= Short task =
The entries below contain pictures. Retype everything except those pictures, exactly as given.

= Records for the task =
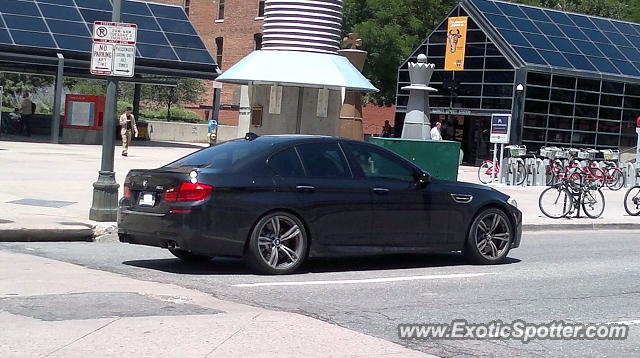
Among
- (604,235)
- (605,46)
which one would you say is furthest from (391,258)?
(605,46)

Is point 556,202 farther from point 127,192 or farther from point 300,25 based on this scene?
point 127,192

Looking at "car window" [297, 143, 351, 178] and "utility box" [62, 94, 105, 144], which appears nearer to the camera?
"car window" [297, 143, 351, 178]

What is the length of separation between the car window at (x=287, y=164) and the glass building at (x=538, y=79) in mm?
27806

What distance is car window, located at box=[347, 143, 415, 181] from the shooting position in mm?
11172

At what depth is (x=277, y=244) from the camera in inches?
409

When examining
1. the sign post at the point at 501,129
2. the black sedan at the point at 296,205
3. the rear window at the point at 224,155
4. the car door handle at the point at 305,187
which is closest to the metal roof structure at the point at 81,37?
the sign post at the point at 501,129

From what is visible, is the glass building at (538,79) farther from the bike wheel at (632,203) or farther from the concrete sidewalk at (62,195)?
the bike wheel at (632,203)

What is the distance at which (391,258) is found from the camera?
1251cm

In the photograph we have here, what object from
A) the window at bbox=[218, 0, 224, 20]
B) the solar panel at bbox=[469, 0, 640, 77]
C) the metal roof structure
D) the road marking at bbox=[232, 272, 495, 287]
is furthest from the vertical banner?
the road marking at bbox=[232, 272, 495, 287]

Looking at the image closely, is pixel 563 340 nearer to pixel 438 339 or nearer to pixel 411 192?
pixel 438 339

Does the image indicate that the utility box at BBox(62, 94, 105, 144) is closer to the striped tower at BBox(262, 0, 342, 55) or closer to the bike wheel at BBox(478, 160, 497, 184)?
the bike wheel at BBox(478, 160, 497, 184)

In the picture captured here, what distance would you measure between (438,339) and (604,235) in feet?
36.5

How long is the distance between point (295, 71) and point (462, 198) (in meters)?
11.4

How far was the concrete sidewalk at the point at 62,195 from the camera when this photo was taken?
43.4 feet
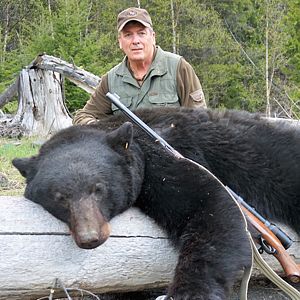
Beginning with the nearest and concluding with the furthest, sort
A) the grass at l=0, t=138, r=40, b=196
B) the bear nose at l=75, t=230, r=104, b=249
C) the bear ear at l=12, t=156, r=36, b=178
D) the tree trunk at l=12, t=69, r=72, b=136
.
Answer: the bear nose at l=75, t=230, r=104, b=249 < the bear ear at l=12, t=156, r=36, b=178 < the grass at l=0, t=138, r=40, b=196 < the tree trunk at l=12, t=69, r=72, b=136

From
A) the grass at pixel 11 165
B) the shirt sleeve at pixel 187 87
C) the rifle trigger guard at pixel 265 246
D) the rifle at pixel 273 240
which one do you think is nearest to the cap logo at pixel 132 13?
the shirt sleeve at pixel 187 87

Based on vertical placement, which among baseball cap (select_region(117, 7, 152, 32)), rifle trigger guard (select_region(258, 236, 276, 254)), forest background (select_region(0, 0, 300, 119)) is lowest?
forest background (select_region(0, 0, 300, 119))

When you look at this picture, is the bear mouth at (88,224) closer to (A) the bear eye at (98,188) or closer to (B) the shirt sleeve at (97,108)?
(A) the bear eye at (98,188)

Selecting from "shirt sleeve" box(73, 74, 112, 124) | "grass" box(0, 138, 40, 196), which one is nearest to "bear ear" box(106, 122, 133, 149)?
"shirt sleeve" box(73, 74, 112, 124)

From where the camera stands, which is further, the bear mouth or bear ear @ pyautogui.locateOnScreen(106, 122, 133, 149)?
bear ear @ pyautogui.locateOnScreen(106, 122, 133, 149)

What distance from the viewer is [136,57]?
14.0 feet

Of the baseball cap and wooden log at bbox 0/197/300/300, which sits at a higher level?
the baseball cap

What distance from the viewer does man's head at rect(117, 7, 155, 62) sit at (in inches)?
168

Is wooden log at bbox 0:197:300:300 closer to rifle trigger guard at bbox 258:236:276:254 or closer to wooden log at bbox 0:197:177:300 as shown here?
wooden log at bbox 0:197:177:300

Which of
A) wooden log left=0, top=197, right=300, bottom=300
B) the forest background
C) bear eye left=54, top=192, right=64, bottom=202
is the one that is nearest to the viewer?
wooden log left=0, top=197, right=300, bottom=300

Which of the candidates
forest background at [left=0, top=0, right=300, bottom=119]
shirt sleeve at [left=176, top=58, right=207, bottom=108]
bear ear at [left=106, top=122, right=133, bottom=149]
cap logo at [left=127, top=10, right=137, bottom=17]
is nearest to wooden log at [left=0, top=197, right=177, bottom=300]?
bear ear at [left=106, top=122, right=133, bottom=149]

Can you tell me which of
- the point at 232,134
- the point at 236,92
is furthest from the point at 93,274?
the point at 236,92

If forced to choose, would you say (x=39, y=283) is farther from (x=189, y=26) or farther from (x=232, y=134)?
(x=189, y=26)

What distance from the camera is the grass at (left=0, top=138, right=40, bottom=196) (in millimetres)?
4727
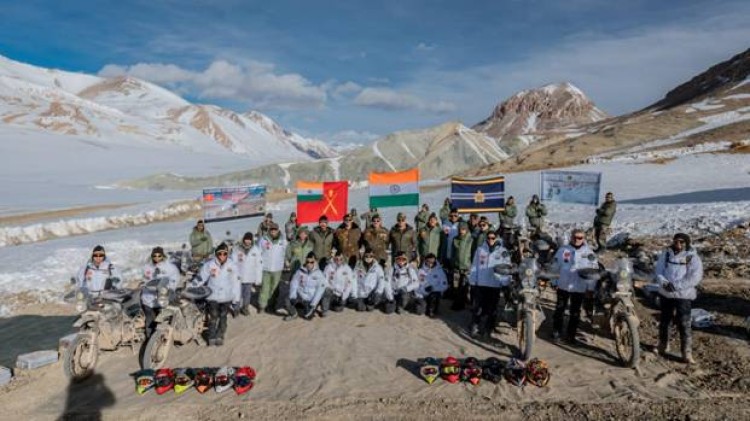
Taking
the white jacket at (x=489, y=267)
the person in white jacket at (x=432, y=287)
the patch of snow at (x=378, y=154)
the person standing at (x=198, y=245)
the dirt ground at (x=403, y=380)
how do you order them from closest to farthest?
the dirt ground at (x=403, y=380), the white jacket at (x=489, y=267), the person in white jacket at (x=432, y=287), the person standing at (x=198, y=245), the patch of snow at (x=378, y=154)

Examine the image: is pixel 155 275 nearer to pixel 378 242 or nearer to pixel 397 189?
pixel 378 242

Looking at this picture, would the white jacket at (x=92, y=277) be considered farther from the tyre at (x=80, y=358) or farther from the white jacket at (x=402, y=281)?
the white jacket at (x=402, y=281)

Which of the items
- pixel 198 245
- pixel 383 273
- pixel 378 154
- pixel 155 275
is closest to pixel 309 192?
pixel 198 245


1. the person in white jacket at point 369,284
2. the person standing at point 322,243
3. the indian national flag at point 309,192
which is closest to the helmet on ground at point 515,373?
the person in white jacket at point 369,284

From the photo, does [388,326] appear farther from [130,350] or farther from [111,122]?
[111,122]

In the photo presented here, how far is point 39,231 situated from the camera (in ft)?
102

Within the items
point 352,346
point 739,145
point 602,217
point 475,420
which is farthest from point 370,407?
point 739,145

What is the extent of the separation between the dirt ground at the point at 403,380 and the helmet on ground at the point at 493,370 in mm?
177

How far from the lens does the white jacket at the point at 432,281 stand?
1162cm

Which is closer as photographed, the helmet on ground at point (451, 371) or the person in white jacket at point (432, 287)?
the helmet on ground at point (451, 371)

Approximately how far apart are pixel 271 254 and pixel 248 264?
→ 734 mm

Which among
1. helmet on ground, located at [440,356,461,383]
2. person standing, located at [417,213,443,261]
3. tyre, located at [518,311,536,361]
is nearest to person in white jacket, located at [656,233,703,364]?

= Solution for this task =
Among
- (604,235)
- (605,46)
which one would you say is furthest from (391,258)?
(605,46)

Is point 556,202 farther from point 127,192 or farther from point 300,25 based on this scene?
point 127,192

Looking at "car window" [297, 143, 351, 178] and "utility box" [62, 94, 105, 144], which appears nearer to the camera?
"car window" [297, 143, 351, 178]

What is the length of separation between the car window at (x=287, y=164) and the glass building at (x=538, y=79) in mm?
27806

What distance is car window, located at box=[347, 143, 415, 181] from the shooting position in mm?
11172

At what depth is (x=277, y=244) from the camera in inches?
409

When examining
1. the sign post at the point at 501,129
2. the black sedan at the point at 296,205
3. the rear window at the point at 224,155
4. the car door handle at the point at 305,187
which is closest to the metal roof structure at the point at 81,37?
the sign post at the point at 501,129

From what is visible, is the glass building at (538,79) farther from the bike wheel at (632,203) or farther from the concrete sidewalk at (62,195)?
the bike wheel at (632,203)

What is the distance at which (391,258) is found from the camera?
1251cm

In the photograph we have here, what object from
A) the window at bbox=[218, 0, 224, 20]
B) the solar panel at bbox=[469, 0, 640, 77]
C) the metal roof structure
D) the road marking at bbox=[232, 272, 495, 287]
is furthest from the vertical banner?
the road marking at bbox=[232, 272, 495, 287]

Looking at the image closely, is pixel 563 340 nearer to pixel 438 339 or nearer to pixel 411 192?
pixel 438 339

Does the image indicate that the utility box at BBox(62, 94, 105, 144) is closer to the striped tower at BBox(262, 0, 342, 55) or closer to the bike wheel at BBox(478, 160, 497, 184)?
the bike wheel at BBox(478, 160, 497, 184)

In the picture captured here, what distance would you measure between (438,339) and (604,235) in feet?
36.5

How long is the distance between point (295, 71) and point (462, 198) (in meters)?
11.4

How far was the concrete sidewalk at the point at 62,195 from the camera when this photo was taken?
43.4 feet
Beginning with the nearest and concluding with the furthest, sort
A) the grass at l=0, t=138, r=40, b=196
B) the bear nose at l=75, t=230, r=104, b=249
C) the bear ear at l=12, t=156, r=36, b=178
D) the tree trunk at l=12, t=69, r=72, b=136
.
Answer: the bear nose at l=75, t=230, r=104, b=249 < the bear ear at l=12, t=156, r=36, b=178 < the grass at l=0, t=138, r=40, b=196 < the tree trunk at l=12, t=69, r=72, b=136

From
A) the grass at pixel 11 165
B) the shirt sleeve at pixel 187 87
C) the rifle trigger guard at pixel 265 246
D) the rifle at pixel 273 240
which one do you think is nearest to the cap logo at pixel 132 13?
the shirt sleeve at pixel 187 87

Based on vertical placement, which among baseball cap (select_region(117, 7, 152, 32)), rifle trigger guard (select_region(258, 236, 276, 254)), forest background (select_region(0, 0, 300, 119)) is lowest?
forest background (select_region(0, 0, 300, 119))

When you look at this picture, is the bear mouth at (88,224) closer to (A) the bear eye at (98,188) or closer to (B) the shirt sleeve at (97,108)?
(A) the bear eye at (98,188)

Selecting from "shirt sleeve" box(73, 74, 112, 124) | "grass" box(0, 138, 40, 196), which one is nearest to "bear ear" box(106, 122, 133, 149)?
"shirt sleeve" box(73, 74, 112, 124)

From where the camera stands, which is further, the bear mouth or bear ear @ pyautogui.locateOnScreen(106, 122, 133, 149)?
bear ear @ pyautogui.locateOnScreen(106, 122, 133, 149)

What distance from the viewer is [136,57]?
14.0 feet

Of the baseball cap and wooden log at bbox 0/197/300/300, which sits at a higher level?
the baseball cap

What distance from the viewer does man's head at rect(117, 7, 155, 62) sit at (in inches)?
168

Is wooden log at bbox 0:197:300:300 closer to rifle trigger guard at bbox 258:236:276:254 or closer to wooden log at bbox 0:197:177:300 as shown here?
wooden log at bbox 0:197:177:300

Which of
A) wooden log left=0, top=197, right=300, bottom=300
B) the forest background
C) bear eye left=54, top=192, right=64, bottom=202
is the one that is nearest to the viewer?
wooden log left=0, top=197, right=300, bottom=300

Which of the candidates
forest background at [left=0, top=0, right=300, bottom=119]
shirt sleeve at [left=176, top=58, right=207, bottom=108]
bear ear at [left=106, top=122, right=133, bottom=149]
cap logo at [left=127, top=10, right=137, bottom=17]
is nearest to wooden log at [left=0, top=197, right=177, bottom=300]?
bear ear at [left=106, top=122, right=133, bottom=149]

Can you tell me which of
- the point at 232,134
- the point at 236,92
is furthest from the point at 93,274?
the point at 236,92

If forced to choose, would you say (x=39, y=283) is farther from (x=189, y=26) or farther from (x=232, y=134)?
(x=189, y=26)

What distance from the camera is the grass at (left=0, top=138, right=40, bottom=196) (in millimetres)?
4727
Taking
the white jacket at (x=489, y=267)
the person in white jacket at (x=432, y=287)
the patch of snow at (x=378, y=154)
the person standing at (x=198, y=245)
the dirt ground at (x=403, y=380)
how do you order them from closest to farthest?
the dirt ground at (x=403, y=380), the white jacket at (x=489, y=267), the person in white jacket at (x=432, y=287), the person standing at (x=198, y=245), the patch of snow at (x=378, y=154)

Examine the image: is pixel 155 275 nearer to pixel 378 242 or nearer to pixel 397 189?
pixel 378 242

Looking at this picture, would the white jacket at (x=92, y=277) be considered farther from the tyre at (x=80, y=358) or farther from the white jacket at (x=402, y=281)?
the white jacket at (x=402, y=281)

Which of the items
- pixel 198 245
- pixel 383 273
- pixel 378 154
- pixel 155 275
is closest to pixel 309 192?
pixel 198 245


1. the person in white jacket at point 369,284
2. the person standing at point 322,243
3. the indian national flag at point 309,192
which is closest to the helmet on ground at point 515,373?
the person in white jacket at point 369,284

From the photo, does [388,326] appear farther from [130,350] or farther from [111,122]?
[111,122]

In the photo presented here, how far is point 39,231 situated from the camera (in ft)?
102

Within the items
point 352,346
point 739,145
point 602,217
point 475,420
which is farthest from point 370,407?
point 739,145

What is the extent of the separation between the dirt ground at the point at 403,380 and the helmet on ground at the point at 493,370 in mm?
177

How far from the lens does the white jacket at the point at 432,281 stand?
1162cm

Which is closer as photographed, the helmet on ground at point (451, 371) or the person in white jacket at point (432, 287)?
the helmet on ground at point (451, 371)

Approximately how far apart are pixel 271 254 and pixel 248 264?
→ 734 mm

Which among
1. helmet on ground, located at [440,356,461,383]
2. person standing, located at [417,213,443,261]
3. tyre, located at [518,311,536,361]
is nearest to person in white jacket, located at [656,233,703,364]?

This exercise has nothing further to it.